-- THE TASK --
Reproduce the lines below word for word, omitting the pictures from your reproduction.

-- RECORDS --
━━━━━━━━

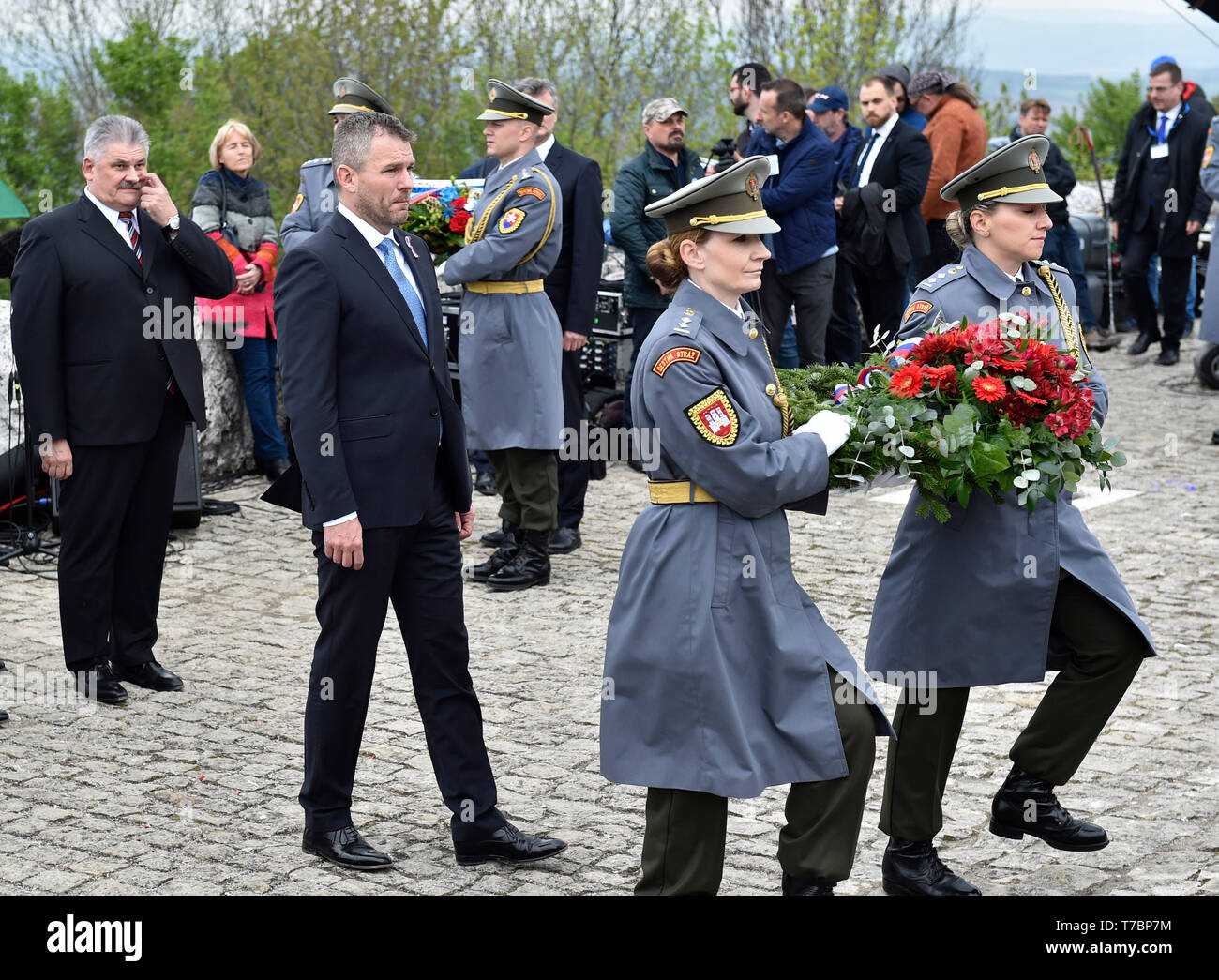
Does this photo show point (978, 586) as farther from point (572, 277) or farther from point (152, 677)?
point (572, 277)

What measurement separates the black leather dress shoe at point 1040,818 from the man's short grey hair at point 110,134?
13.7ft

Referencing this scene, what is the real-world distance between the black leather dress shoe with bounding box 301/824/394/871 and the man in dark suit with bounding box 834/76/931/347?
684cm

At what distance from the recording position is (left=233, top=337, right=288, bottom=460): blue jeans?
10219 millimetres

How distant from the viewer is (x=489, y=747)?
604 cm

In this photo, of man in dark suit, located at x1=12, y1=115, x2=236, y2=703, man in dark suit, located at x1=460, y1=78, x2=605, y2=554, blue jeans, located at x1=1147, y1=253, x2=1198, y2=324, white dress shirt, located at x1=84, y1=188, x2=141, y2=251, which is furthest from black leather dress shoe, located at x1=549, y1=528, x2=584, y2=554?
blue jeans, located at x1=1147, y1=253, x2=1198, y2=324

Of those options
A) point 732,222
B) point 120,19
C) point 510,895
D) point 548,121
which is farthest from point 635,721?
point 120,19

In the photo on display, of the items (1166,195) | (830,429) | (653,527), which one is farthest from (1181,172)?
(653,527)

━━━━━━━━

-- ANSWER TO THIS PROBLEM --
Does this photo show point (978, 586) as farther from point (572, 277) or farther from point (152, 677)?
point (572, 277)

What measurement separates the black leather dress shoe at point 1040,818 from the man's short grey hair at point 110,134?
13.7ft

Referencing this scene, what is the real-world distance between the black leather dress shoe with bounding box 301/824/394/871 and the man in dark suit with bounding box 834/76/931/347?
684cm

At what distance from the recording position is (left=233, top=337, right=288, bottom=460): blue jeans?
10219 millimetres

How distant from the viewer is (x=489, y=747)?
604 cm

In this photo, of man in dark suit, located at x1=12, y1=115, x2=236, y2=703, man in dark suit, located at x1=460, y1=78, x2=605, y2=554, blue jeans, located at x1=1147, y1=253, x2=1198, y2=324, white dress shirt, located at x1=84, y1=188, x2=141, y2=251, which is furthest from black leather dress shoe, located at x1=549, y1=528, x2=584, y2=554?
blue jeans, located at x1=1147, y1=253, x2=1198, y2=324

Of those options
A) point 732,222
B) point 120,19
C) point 510,895
D) point 548,121
which is farthest from point 635,721?
point 120,19

In the photo on display, of the items (1166,195) | (830,429) | (653,527), which one is farthest from (1181,172)?
(653,527)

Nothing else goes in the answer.